The problem, aside from it not working, is that the TLC5940 is getting so hot that it's melting the solderless breadboard I'm using. :-\ so I've obviously miswired something, or don't have a solid grasp of the concepts.
And, an update anyway, I was able to swap the modern device bare bones board with a seeeduino mega, and just used 9 of the 16 PWM channels on it, and was able to get my project up and running as I wanted. But I would love to know if I had made a logical error in thinking i could use the TLC5940 to control current through a tip120.
Yes you have. The TLC5940 is a current sink not a source so you can't drive your transistor like that. You need a pull up resistor from the TLC's output to the supply voltage.
Why did it melt the... oh. because it's trying to sink 12V coming back from the motor? (...at whatever amperage the ATX box can do, I forget. Quite a bit, anyway.)
As Mike says, to make that work at all you need to add pullup resistors from the TLC outputs. But that doesn't explain why your TLC's overheated when in the breadboard.
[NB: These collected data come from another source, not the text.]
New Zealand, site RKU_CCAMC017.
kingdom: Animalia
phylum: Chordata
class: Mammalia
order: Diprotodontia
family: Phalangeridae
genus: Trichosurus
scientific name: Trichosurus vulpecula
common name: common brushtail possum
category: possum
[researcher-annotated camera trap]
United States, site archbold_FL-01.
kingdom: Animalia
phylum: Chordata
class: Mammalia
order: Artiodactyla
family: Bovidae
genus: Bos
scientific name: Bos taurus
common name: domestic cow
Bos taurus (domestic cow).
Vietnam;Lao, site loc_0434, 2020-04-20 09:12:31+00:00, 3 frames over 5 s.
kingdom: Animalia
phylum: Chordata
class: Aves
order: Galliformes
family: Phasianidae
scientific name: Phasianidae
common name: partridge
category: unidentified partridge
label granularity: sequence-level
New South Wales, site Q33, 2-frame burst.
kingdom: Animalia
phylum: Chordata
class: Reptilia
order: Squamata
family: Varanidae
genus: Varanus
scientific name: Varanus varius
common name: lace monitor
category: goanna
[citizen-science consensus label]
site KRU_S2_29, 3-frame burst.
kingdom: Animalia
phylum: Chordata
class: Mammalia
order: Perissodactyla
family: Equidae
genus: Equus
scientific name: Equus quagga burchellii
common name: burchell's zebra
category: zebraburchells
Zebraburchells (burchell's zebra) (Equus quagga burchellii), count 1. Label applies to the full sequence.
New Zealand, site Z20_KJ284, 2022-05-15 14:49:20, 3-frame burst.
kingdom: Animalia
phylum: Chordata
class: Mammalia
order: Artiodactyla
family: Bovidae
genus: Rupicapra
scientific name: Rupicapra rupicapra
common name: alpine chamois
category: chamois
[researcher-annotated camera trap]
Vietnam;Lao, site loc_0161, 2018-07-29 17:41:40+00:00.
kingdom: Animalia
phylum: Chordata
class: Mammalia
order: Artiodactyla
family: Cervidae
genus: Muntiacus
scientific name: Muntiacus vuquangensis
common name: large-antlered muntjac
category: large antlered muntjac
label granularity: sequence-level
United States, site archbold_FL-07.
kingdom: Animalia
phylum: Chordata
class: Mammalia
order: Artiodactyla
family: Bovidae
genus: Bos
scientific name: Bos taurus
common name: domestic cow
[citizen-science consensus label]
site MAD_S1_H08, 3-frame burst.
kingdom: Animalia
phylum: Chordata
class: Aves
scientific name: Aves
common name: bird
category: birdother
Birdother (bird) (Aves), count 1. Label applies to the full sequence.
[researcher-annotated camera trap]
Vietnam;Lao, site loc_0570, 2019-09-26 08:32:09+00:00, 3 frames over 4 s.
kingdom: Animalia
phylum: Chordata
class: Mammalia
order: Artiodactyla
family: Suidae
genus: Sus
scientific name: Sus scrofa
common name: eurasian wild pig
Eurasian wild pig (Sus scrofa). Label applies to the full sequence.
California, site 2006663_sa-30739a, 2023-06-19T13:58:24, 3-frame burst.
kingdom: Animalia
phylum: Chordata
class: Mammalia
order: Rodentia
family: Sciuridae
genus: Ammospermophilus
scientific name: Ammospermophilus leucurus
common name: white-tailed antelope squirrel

Also, driving TIP120s from TLC5940s will cause the PWM to work in reverse. I have a recollection that the TLCs allow you to select PWM values from 0 to just under 100%, which when you reverse it translates to from just above 0 up to 100%. That means you will not be able to turn off the LEDs completely. To get normal PWM (and turn the LEDs off completely), you would need to use high side switching with PNP transistors such as TIP125 instead of low-side switching with TIP120s.
PS - also your 1N4004 diode is in the wrong place - it needs to be in parallel with the motor, not the transistor.
Ok, well the tip120 circuit already had 1k resistor in front of the input, so connect 5v behind that and in front of the tlc5940 output... then should be good to go?